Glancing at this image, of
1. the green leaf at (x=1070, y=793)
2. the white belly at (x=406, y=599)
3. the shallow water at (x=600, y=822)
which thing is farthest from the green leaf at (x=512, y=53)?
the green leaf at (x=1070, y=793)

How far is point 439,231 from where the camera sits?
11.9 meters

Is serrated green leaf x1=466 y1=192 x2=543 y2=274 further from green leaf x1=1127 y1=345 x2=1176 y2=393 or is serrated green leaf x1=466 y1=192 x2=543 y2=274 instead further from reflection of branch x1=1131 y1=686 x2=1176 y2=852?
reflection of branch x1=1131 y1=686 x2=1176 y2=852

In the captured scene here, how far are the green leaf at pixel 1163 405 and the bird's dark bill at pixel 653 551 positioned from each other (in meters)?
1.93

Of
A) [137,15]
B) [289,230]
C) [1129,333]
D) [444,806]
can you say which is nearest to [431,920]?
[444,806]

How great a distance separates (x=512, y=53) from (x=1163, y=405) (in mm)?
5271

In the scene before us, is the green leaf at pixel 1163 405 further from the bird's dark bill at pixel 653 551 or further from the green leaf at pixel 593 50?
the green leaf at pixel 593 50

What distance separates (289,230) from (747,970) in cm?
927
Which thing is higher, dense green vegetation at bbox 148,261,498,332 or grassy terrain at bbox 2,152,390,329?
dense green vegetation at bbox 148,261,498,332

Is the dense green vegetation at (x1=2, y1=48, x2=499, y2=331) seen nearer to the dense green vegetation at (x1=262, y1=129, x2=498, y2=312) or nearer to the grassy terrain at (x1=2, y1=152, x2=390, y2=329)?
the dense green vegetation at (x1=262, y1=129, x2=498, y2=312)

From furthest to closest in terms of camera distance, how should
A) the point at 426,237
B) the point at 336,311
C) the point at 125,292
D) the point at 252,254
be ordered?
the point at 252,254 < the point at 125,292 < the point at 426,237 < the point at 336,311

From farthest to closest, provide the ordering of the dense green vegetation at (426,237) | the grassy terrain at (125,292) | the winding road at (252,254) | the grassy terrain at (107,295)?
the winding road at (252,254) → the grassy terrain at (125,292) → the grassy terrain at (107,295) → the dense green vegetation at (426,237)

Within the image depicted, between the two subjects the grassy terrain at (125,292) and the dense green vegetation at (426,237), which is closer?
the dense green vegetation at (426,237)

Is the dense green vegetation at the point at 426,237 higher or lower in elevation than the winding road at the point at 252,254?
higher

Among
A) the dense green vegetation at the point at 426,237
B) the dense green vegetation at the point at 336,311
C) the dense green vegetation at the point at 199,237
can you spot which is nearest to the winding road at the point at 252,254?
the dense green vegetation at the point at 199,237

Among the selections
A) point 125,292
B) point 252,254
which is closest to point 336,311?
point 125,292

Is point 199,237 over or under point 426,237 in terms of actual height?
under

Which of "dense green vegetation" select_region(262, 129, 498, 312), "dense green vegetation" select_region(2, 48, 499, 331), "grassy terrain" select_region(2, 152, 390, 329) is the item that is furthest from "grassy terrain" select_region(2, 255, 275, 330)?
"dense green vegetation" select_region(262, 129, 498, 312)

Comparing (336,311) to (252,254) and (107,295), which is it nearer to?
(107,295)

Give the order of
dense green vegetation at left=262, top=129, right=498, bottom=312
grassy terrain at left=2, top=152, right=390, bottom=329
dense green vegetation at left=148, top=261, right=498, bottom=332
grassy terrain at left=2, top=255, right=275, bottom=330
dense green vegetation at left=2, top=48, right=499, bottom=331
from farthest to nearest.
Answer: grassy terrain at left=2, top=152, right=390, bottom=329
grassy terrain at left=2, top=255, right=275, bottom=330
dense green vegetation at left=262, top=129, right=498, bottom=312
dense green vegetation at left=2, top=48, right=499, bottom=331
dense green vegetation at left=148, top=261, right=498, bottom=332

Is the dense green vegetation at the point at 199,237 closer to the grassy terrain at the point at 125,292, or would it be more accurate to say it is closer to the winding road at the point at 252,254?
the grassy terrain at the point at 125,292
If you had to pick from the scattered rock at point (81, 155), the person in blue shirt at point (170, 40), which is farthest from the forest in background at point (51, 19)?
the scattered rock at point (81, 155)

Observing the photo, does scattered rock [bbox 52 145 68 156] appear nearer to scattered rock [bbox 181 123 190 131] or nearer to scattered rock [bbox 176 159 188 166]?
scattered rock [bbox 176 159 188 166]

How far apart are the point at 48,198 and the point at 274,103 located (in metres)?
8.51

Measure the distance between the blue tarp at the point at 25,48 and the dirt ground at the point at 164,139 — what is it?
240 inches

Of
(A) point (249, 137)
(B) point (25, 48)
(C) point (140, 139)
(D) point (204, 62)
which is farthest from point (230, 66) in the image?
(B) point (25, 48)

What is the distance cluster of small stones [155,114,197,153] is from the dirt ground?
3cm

▸ THE PROBLEM
Your task is to repeat each line of the material exactly.

▸ RESULT BELOW
Glancing at this image, of
1. the green leaf at (x=1070, y=793)
2. the white belly at (x=406, y=599)
3. the shallow water at (x=600, y=822)
which thing is farthest from the green leaf at (x=512, y=53)?
the green leaf at (x=1070, y=793)

How far is point 439,231 from where the camera sits?
11.9 meters

Is serrated green leaf x1=466 y1=192 x2=543 y2=274 further from green leaf x1=1127 y1=345 x2=1176 y2=393 or is serrated green leaf x1=466 y1=192 x2=543 y2=274 instead further from reflection of branch x1=1131 y1=686 x2=1176 y2=852?
reflection of branch x1=1131 y1=686 x2=1176 y2=852

In the captured scene here, how far are the green leaf at pixel 1163 405 and the bird's dark bill at pixel 653 551 positioned from each other (in meters)?
1.93

Of
A) [137,15]
B) [289,230]
C) [1129,333]
D) [444,806]
can you say which is nearest to [431,920]?
[444,806]

How great a distance separates (x=512, y=53) from (x=1163, y=405) (in mm)?
5271

In the scene before us, is the green leaf at pixel 1163 405 further from the bird's dark bill at pixel 653 551 or further from the green leaf at pixel 593 50?
the green leaf at pixel 593 50

What distance separates (289,230) from (747,970) in cm?
927
Which thing is higher, dense green vegetation at bbox 148,261,498,332 or grassy terrain at bbox 2,152,390,329?
dense green vegetation at bbox 148,261,498,332

Is the dense green vegetation at (x1=2, y1=48, x2=499, y2=331) seen nearer to the dense green vegetation at (x1=262, y1=129, x2=498, y2=312) or nearer to the grassy terrain at (x1=2, y1=152, x2=390, y2=329)?
the dense green vegetation at (x1=262, y1=129, x2=498, y2=312)

From furthest to closest in terms of camera distance, how should
A) the point at 426,237
B) the point at 336,311
C) the point at 125,292
D) the point at 252,254
be ordered?
the point at 252,254 < the point at 125,292 < the point at 426,237 < the point at 336,311

From farthest to closest, provide the ordering of the dense green vegetation at (426,237) | the grassy terrain at (125,292) | the winding road at (252,254) | the grassy terrain at (107,295)?
the winding road at (252,254) → the grassy terrain at (125,292) → the grassy terrain at (107,295) → the dense green vegetation at (426,237)

Within the image depicted, between the two subjects the grassy terrain at (125,292) and the dense green vegetation at (426,237), which is closer?
the dense green vegetation at (426,237)

Is the dense green vegetation at the point at 426,237 higher or lower in elevation than the winding road at the point at 252,254?
higher

Among
A) the dense green vegetation at the point at 426,237
B) the dense green vegetation at the point at 336,311
C) the dense green vegetation at the point at 199,237
can you spot which is nearest to the winding road at the point at 252,254?
the dense green vegetation at the point at 199,237

Among the selections
A) point 125,292
B) point 252,254
which is closest to point 336,311?
point 125,292

Is point 199,237 over or under point 426,237 in terms of actual height?
under

Which of "dense green vegetation" select_region(262, 129, 498, 312), "dense green vegetation" select_region(2, 48, 499, 331), "grassy terrain" select_region(2, 152, 390, 329) is the item that is furthest from "grassy terrain" select_region(2, 255, 275, 330)?
"dense green vegetation" select_region(262, 129, 498, 312)

Comparing (336,311) to (252,254) and (107,295), which is it nearer to?
(107,295)

Give the order of
dense green vegetation at left=262, top=129, right=498, bottom=312
grassy terrain at left=2, top=152, right=390, bottom=329
dense green vegetation at left=148, top=261, right=498, bottom=332
grassy terrain at left=2, top=255, right=275, bottom=330
dense green vegetation at left=2, top=48, right=499, bottom=331
from farthest to nearest.
Answer: grassy terrain at left=2, top=152, right=390, bottom=329
grassy terrain at left=2, top=255, right=275, bottom=330
dense green vegetation at left=262, top=129, right=498, bottom=312
dense green vegetation at left=2, top=48, right=499, bottom=331
dense green vegetation at left=148, top=261, right=498, bottom=332

Is the dense green vegetation at the point at 199,237 closer to the grassy terrain at the point at 125,292, or would it be more accurate to say it is closer to the winding road at the point at 252,254?
the grassy terrain at the point at 125,292
If you had to pick from the scattered rock at point (81, 155), the person in blue shirt at point (170, 40), which is farthest from the forest in background at point (51, 19)?
the scattered rock at point (81, 155)

Observing the photo, does scattered rock [bbox 52 145 68 156] appear nearer to scattered rock [bbox 181 123 190 131] or nearer to scattered rock [bbox 176 159 188 166]?
scattered rock [bbox 176 159 188 166]

How far apart are the point at 48,198 and the point at 274,103 located (in metres)?
8.51

Measure the distance between the blue tarp at the point at 25,48 and the dirt ground at the point at 164,139 — what is it?
240 inches

Of
(A) point (249, 137)
(B) point (25, 48)
(C) point (140, 139)
(D) point (204, 62)
which is farthest from point (230, 66) in the image?
(B) point (25, 48)

What is the distance cluster of small stones [155,114,197,153] is from the dirt ground?
3cm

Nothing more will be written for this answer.